[[ Selected text, beginning ]]
Review: A Hannah Moscovitch Double Bill (Tarragon Theatre)

Little One

Tarragon Theatre hands the stage over to playwright-in-residence Hannah Moscovitch

A Hannah Moscovitch Double Bill featuring Little One and Other People’s Children is currently being produced by Tarragon Theatre where Moscovitch is a playwright-in-residence. The two plays (each about an hour long with an intermission in between) aren’t thematically linked: one could say they both deal with ‘family’, but it’s a loose connection. I found them to be very different beasts.

Little One is the story of two adopted children who grow up as brother and sister. The boy, Aaron, is relatively well-adjusted to having been orphaned, but the girl, Claire, had been found abandoned and seems to have suffered some unremembered trauma that twists her psyche into very dark places. Aaron tries to love her and tries to bravely face the deprivations he undergoes as the parents focus all their attention on his adoptive sister. But everyone has their breaking point, and Claire’s specialty seems to be finding people’s breaking points.

Claire is a monster – Aaron tells us that himself near the beginning of the play in a very funny moment. The humour in the piece does a fantastic job of underscoring the horror. Michelle Monteith (who I last had the pleasure of seeing in an equally creepy role in The Lesson) plays Claire with a sexually malevolent gusto and Joe Cobden’s anxiety-ridden adult-self plays against his magnanimous child-self to keep the tension in this thriller dialed up to ten.

The soundscape, composed by Lily Ling and including music played by young pianist Kaylie Lau, is also a major contributor to the atmosphere of the show. This play is a nightmare, in wonderful way.

Other People’s Children is gripping, but it didn’t impress me as much as Little One. In it, a nanny from Sri Lanka comes to live with a couple Ilana (Niki Landau) and Ben (Gray Powell) to take care of their ten month old baby and she gets caught up in their relationship drama. But the nanny, Sati (Elisa Moolecherry) is no passive pawn: she has a sordid history that is only hinted at, and she displays some very inappropriate behaviour that exacerbates the already fractious couple. Because of this Sati is an intriguing, multi-layered character. The couple, however, came across to me as stereotypical wealthy twits.

The play did explore a topic I consider important: how women are socially pressured into motherhood, and shamed for not being/feeling maternal. It just seemed that the conversation was placed as very black-and-white: Ilana was not motherhood-oriented because she was career-oriented and Sati was her foil, eschewing a career using her engineering degree in favour of caring for children.
[[ Selected text, end ]]
[[ Study material, beginning ]]
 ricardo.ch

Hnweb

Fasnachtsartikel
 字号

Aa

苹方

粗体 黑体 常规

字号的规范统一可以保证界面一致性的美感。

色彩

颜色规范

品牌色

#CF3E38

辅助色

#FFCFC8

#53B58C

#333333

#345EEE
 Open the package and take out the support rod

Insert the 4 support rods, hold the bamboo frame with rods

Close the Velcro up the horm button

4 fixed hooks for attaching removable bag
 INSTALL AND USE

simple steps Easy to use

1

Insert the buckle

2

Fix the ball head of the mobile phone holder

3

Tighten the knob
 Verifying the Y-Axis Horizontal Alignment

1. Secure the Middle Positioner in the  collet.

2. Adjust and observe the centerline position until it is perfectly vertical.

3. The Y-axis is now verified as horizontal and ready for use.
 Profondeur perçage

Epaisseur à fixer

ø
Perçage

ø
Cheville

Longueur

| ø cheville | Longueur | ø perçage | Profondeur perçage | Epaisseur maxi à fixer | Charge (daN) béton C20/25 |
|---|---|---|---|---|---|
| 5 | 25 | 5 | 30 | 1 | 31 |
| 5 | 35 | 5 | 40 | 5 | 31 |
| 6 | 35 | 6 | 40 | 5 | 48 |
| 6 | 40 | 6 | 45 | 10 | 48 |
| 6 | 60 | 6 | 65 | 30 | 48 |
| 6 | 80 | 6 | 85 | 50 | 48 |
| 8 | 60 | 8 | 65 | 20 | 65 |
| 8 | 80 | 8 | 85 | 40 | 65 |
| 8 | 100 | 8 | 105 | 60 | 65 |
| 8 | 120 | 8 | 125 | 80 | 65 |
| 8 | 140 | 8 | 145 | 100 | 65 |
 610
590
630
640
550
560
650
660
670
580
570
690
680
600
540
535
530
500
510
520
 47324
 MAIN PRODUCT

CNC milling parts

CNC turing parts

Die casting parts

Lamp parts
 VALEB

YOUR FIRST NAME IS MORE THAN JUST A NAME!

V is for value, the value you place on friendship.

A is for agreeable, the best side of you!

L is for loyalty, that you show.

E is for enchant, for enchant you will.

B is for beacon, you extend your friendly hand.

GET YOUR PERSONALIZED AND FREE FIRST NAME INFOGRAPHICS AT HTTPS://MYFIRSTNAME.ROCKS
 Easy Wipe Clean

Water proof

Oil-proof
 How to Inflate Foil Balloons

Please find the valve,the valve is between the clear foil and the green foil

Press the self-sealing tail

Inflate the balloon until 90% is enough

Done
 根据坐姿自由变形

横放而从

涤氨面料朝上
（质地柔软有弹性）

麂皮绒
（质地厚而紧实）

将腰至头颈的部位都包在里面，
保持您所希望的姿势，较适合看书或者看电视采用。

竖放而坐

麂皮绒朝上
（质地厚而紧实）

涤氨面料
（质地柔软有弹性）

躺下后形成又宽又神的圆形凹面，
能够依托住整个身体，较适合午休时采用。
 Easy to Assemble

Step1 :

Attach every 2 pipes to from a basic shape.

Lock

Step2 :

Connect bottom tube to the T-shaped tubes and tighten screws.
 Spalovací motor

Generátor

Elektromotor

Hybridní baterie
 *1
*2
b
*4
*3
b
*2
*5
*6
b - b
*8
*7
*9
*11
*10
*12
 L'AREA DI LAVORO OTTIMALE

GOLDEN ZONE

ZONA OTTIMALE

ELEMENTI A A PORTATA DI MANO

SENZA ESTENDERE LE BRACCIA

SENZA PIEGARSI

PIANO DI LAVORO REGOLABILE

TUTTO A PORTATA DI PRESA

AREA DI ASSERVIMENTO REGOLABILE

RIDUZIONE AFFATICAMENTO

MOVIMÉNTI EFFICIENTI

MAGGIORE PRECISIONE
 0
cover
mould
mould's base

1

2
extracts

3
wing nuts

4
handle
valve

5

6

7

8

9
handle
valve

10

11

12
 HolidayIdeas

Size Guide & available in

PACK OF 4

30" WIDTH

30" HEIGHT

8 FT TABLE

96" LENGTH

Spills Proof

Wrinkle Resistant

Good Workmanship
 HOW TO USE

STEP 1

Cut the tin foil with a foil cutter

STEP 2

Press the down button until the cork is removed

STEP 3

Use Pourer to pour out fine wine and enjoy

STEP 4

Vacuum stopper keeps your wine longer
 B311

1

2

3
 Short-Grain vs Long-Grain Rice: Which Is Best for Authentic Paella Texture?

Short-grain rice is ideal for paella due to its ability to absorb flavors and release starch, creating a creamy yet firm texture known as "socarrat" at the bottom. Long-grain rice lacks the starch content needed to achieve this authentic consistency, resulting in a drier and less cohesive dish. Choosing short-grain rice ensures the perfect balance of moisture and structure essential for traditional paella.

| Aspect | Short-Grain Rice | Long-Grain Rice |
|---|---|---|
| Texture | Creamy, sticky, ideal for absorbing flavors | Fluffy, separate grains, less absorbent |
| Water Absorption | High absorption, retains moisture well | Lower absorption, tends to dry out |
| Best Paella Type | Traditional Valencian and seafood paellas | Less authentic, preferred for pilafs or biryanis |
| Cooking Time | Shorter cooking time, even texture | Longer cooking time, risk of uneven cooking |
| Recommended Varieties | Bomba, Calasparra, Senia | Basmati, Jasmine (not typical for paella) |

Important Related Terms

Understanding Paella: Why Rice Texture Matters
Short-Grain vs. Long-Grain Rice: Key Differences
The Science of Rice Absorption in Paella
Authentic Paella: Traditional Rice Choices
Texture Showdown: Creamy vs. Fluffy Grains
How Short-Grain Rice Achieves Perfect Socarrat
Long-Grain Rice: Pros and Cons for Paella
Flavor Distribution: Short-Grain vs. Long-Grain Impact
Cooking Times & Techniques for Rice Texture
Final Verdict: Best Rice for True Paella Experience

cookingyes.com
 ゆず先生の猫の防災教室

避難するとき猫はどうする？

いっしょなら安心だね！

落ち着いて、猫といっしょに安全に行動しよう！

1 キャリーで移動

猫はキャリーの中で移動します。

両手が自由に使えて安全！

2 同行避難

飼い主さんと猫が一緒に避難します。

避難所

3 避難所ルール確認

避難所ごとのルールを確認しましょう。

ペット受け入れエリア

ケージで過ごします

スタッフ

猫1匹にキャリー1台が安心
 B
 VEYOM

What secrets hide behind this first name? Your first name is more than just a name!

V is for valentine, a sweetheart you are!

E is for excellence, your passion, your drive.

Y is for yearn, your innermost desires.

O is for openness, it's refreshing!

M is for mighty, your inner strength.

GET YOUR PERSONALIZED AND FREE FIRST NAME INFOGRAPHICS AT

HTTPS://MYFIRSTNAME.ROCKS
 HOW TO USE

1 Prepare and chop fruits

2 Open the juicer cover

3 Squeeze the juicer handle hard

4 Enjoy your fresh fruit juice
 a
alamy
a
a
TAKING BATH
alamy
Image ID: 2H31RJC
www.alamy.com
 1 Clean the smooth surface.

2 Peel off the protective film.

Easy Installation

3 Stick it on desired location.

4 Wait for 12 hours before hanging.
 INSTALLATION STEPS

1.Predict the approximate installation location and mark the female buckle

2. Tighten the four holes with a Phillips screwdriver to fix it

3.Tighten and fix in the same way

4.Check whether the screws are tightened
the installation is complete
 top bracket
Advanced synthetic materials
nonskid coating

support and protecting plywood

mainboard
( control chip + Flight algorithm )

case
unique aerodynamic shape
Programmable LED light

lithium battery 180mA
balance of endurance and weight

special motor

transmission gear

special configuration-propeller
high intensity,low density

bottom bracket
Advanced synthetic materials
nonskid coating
[[ Study material, end ]]
**Questions**.
(1) In the double-bill review, who composed the soundscape for Little One?
(2) Pick up the double-bill review where it stops and keep writing it.
The rows have no connection to the double-bill review.

**Answers per task**.
(1) Lily Ling

(2)
There could have been an issue with North America not recognizing Sati’s foreign credentials, but that’s never mentioned, and why did she leave Sri Lanka? A failed marriage is brought up, but nothing solid. This makes Sati very interesting. Ilana’s life, in contrast, is made up of her high-powered lawyer job, guilting her husband, and hating her mother in law, which is not very interesting. She is at her most engrossing when dealing with the conflicting emotions of being grateful to Sati for taking care of the baby and resenting her for succeeding at mothering where Ilana has failed.

Ben is some sort of businessman who is loving and kind in between bouts of jealousy, spousal manipulation and barely-restrained violence, which is, in my opinion, a stereotype. Of course, for the couple to afford a live-in nanny they both had to be in good money-making jobs, so the “wealthy twit” type works for what the piece wants to do. I just felt that Sati’s complexity made the other two look that much more flat. This is a quibble though: overall the show is very good.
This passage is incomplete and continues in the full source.